Milestones, standardized tests, and growth charts quickly become a nightmare for parents/caregivers of a preemie or medically involved child. Instead of being things to look forward to they are constant reminders of what your child is NOT doing. I think the first year is by far the worst. There are so many milestones!! Being a new parent and/or new to the world of children with special health care needs is a lot to take on as it is.
How do you deal with it? Honestly, there is no right or wrong way, nor is there a quick easy answer. When your child is medically complex and completely misses milestone after milestone you begin to feel very defeated. I will share some of the things that helped me deal with missing nearly all of our milestones (she is 6 now, and we still have not hit most of the standard developmental milestones). Hopefully some of you can use these to help get you through it as well.
First, we have to come to terms with a few things. We are going to be late and/or miss some (or many) milestones. It’s okay!!! It doesn’t make your child any less wonderful or any less loved. We are going to see other children hitting milestones on time or early and it’s painful. This pain is real. We need to recognize that our feelings are normal, healthy and that we are not alone. I remember the first time after having my daughter that I saw a mom holding her toddler’s hand and walking down the street. I was caught off guard with the jealousy that overcame me. My daughter will likely never walk. When I saw this woman and her daughter I just about lost it. I noticed during that first year that these feelings would come on and take over ALL the time. It was the little things that seemed to get me the most. Once I realized what I was feeling I made myself work through it and figure it out.
While pregnant we spend 24-40 weeks (depending on the birth) imagining what life with our baby will be like. We imagine cutting the umbilical chord, the first time they give us a big slobbery kiss, hold our finger, say I love you, etc. When these “plans” are taken away, or delayed there is a sense of loss. This loss needs to be grieved. There are therapists that specialize in this area. If you are not able to work through the grief on your own it may be a good idea to see a therapist. You can ask your doctor, a social worker or other caregivers to find a good therapists near you. However you end up working though your grief, you have to face it.
After you grieve your loss the feelings do not go away. I still to this day get very jealous and sometimes even angry.
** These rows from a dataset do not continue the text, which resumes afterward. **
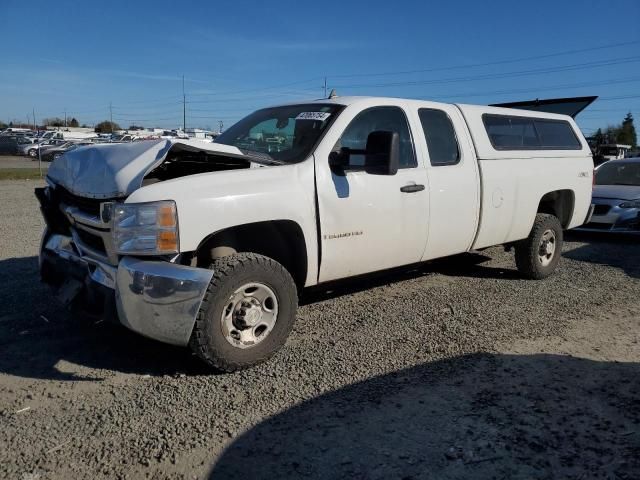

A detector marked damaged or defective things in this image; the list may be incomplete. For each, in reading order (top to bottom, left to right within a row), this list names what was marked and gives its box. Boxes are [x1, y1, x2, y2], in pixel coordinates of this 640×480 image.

crumpled hood [45, 139, 249, 199]
crumpled hood [592, 183, 640, 200]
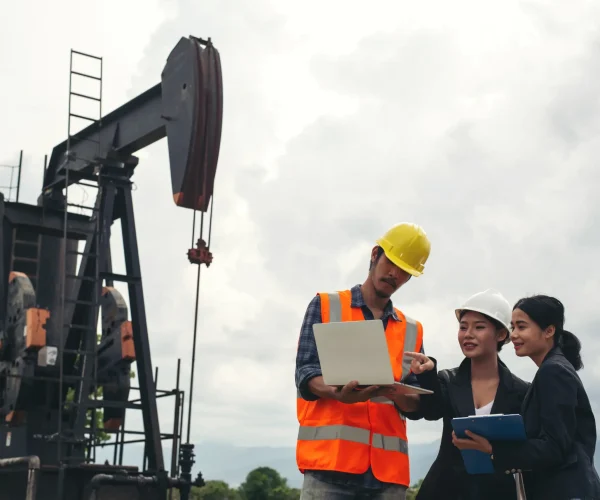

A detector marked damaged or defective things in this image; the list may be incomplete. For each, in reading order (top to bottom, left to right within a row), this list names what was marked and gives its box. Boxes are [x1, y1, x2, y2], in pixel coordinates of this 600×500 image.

rusty metal structure [0, 33, 223, 498]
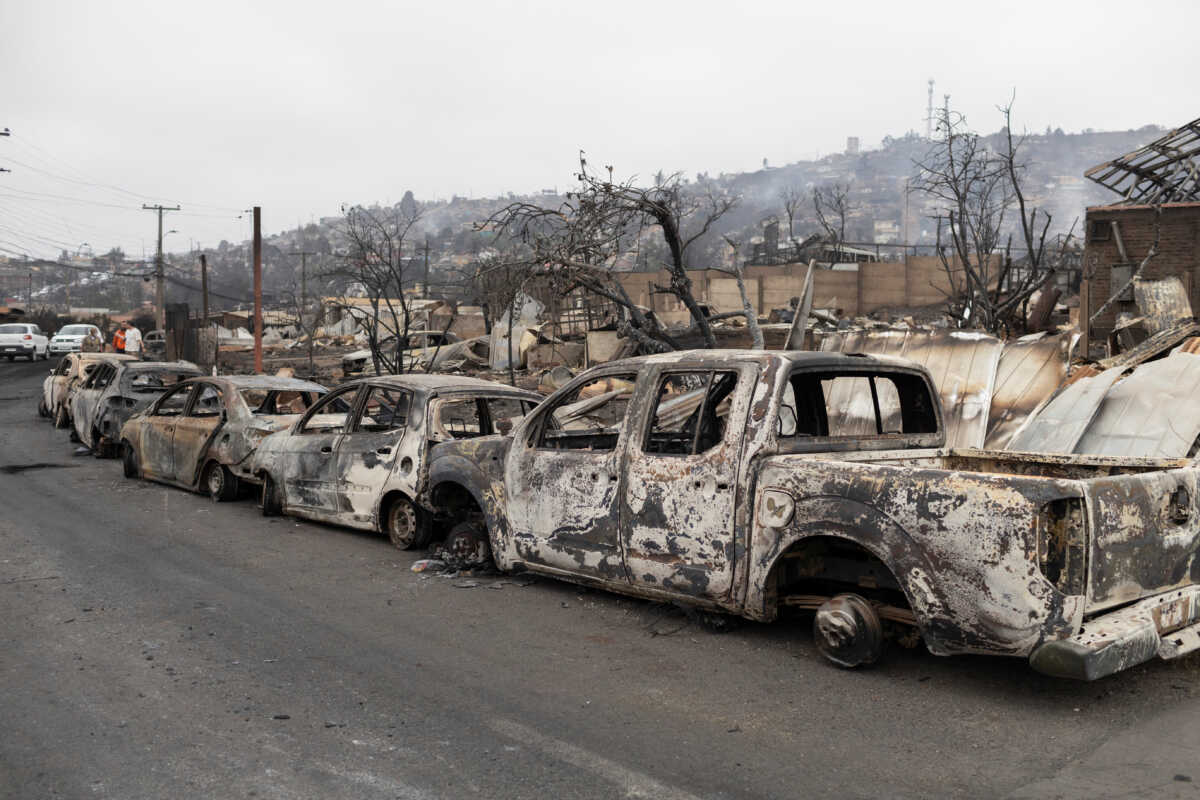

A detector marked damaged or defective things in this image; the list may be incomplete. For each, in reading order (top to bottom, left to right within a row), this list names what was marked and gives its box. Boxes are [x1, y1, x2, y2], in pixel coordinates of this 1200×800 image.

burned car [40, 350, 137, 424]
charred vehicle shell [70, 360, 200, 454]
burned car [70, 360, 200, 456]
charred vehicle shell [119, 376, 326, 500]
burned car [121, 376, 328, 500]
burned car [251, 376, 540, 552]
charred vehicle shell [251, 376, 540, 552]
destroyed pickup truck [424, 352, 1200, 680]
charred vehicle shell [428, 350, 1200, 680]
burned car [428, 352, 1200, 680]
The difference now as opposed to the first year is that I don’t add guilt on top of this. I allow myself to feel these things and I understand why I am feeling them. For me, the best way I have come to deal with these feelings is to change the focus. Instead of feeling jealous and focusing on what I am missing, I think about how far my daughter has come. I focus on what she CAN do and we celebrate all of her accomplishments big and small (even the tiny ones). Another trick that has helped me is that I redefined our milestones and development goals. I work with our doctors, therapists and nurses to create realistic short and long term goals for my daughter.
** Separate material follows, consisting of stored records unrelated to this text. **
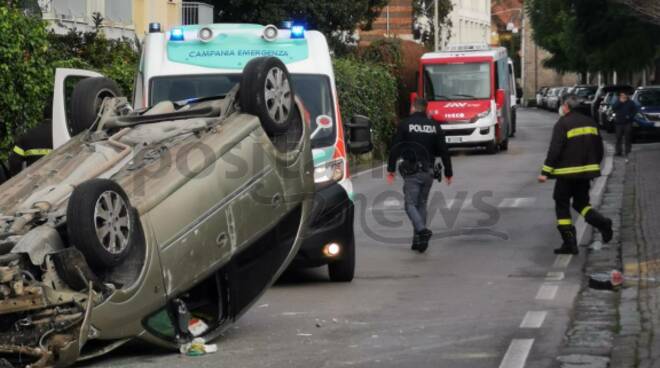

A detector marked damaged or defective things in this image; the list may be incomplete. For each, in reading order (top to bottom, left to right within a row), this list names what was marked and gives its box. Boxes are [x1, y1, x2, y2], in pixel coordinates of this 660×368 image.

overturned car [0, 57, 314, 368]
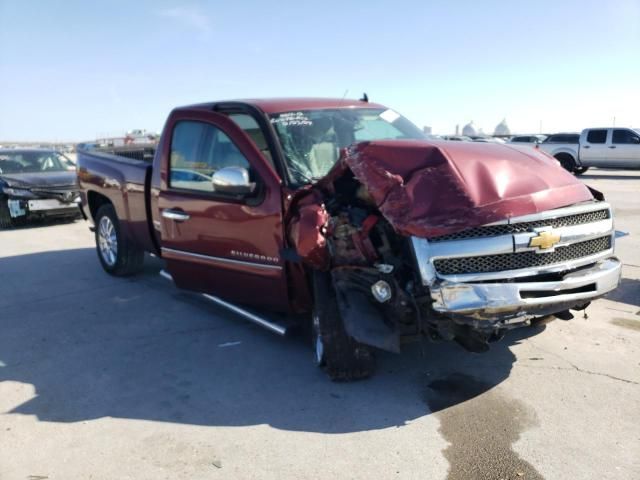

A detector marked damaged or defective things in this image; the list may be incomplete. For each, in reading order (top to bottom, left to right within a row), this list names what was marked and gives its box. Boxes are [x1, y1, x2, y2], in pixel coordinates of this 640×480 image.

crumpled hood [0, 172, 76, 188]
crumpled hood [338, 140, 592, 237]
crumpled fender [340, 141, 596, 238]
damaged front end [288, 139, 624, 352]
cracked asphalt [0, 168, 636, 476]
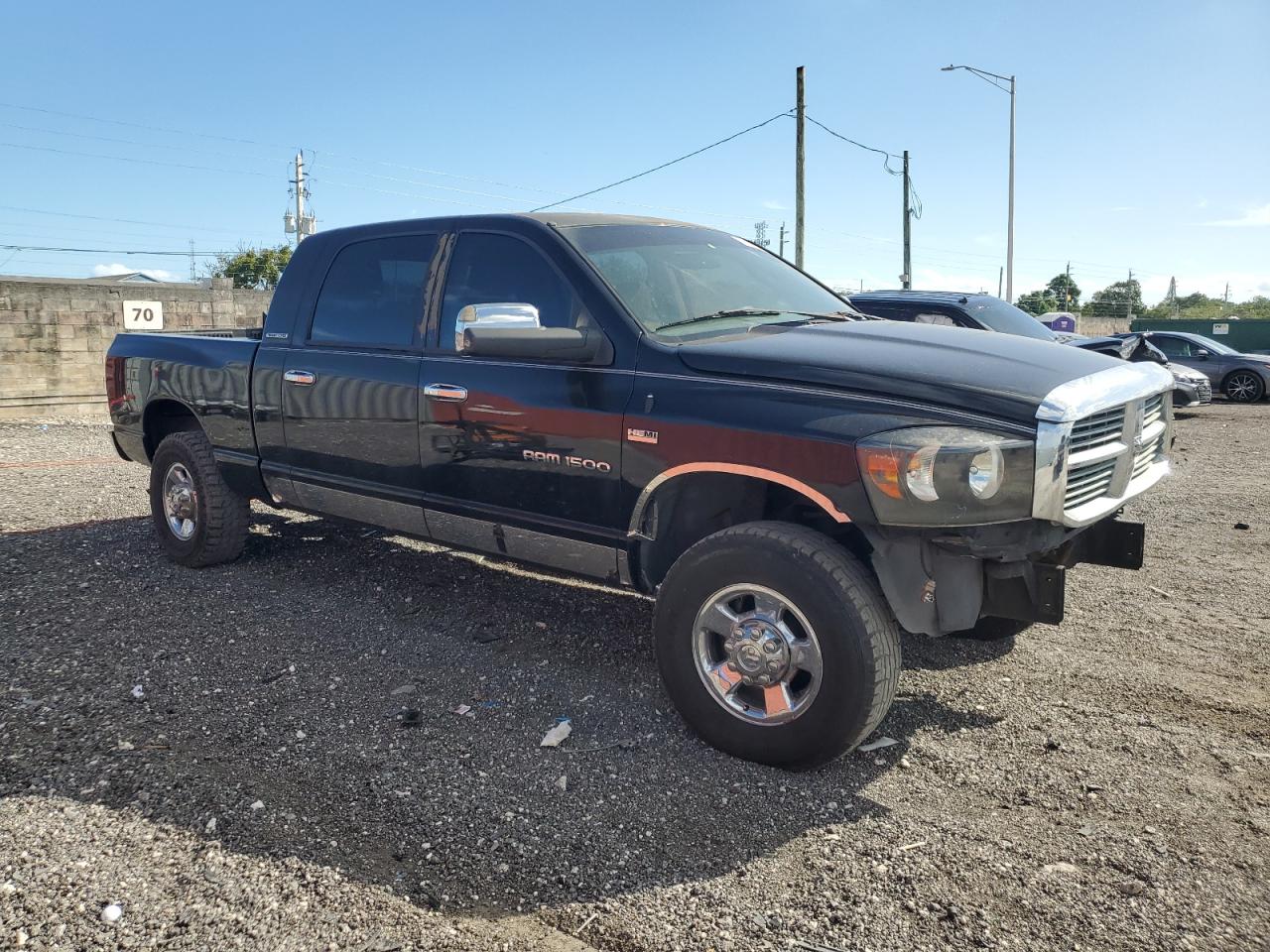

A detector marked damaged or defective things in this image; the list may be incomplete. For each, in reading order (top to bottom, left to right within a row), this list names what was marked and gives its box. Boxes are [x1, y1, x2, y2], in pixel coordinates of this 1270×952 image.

damaged front bumper [869, 516, 1143, 635]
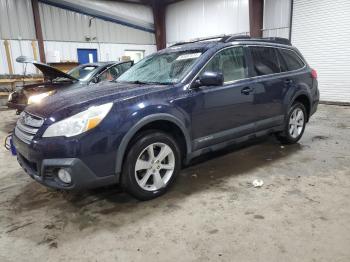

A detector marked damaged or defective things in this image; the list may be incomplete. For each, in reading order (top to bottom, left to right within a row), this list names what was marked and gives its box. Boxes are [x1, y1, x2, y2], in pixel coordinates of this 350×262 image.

damaged vehicle [8, 56, 134, 113]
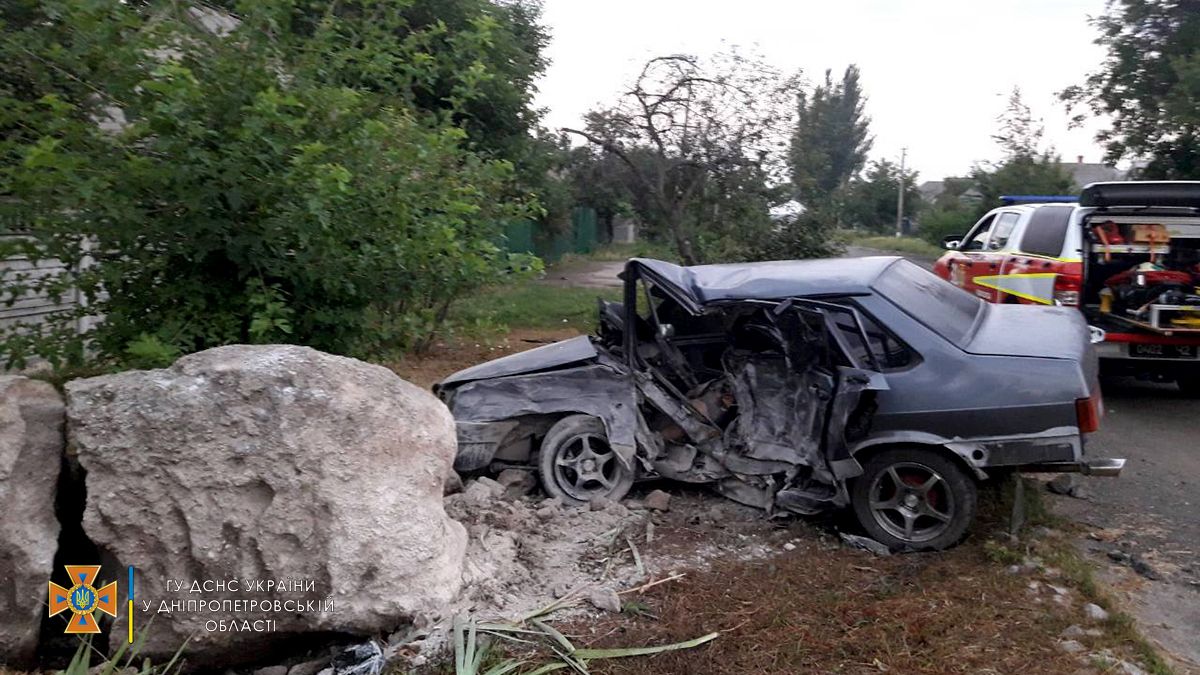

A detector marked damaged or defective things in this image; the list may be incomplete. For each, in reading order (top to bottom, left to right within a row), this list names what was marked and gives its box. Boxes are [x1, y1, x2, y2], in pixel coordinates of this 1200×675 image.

wrecked gray car [434, 254, 1123, 550]
crushed car body [434, 254, 1123, 550]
Each child is unique regardless of their health. Focus on your own child’s achievements. When we redefine our milestones to fit our child’s needs we are able to see how much our kids are developing. When we get caught up comparing our child to everyone else’s we can get very down on our own child. That’s not fair to anyone. Each of our children should be appreciated and celebrated for their own accomplishments.
You can not escape the charts. You will see the growth charts on every visit to your pediatrician during the first year. You will see developmental milestones listed in parenting magazines and talked about between other parents. You can not escape it, but you can be prepared for it. It is just a number on a chart. Our kids are much more than just a number. Keep that in mind and let yourself be okay with missing or delaying a milestone.
When the doctor asks, be honest. For some children this information helps the doctors to determine if something else is going on with our child. There may be an underlying condition or learning disability that with some extra help may even be something that can be overcome.
I have never met a child that did not try their hardest on everything they do. Lazy doesn’t usually kick in until teen years. If your child is missing milestones, it is not their fault (nor yours). If you feel like your child is close, but just not quite hitting them, ask for help. Your pediatrician can help get you in contact with therapists or other specialists. If your child is under 3, they may even qualify for early intervention services that have helped MANY children.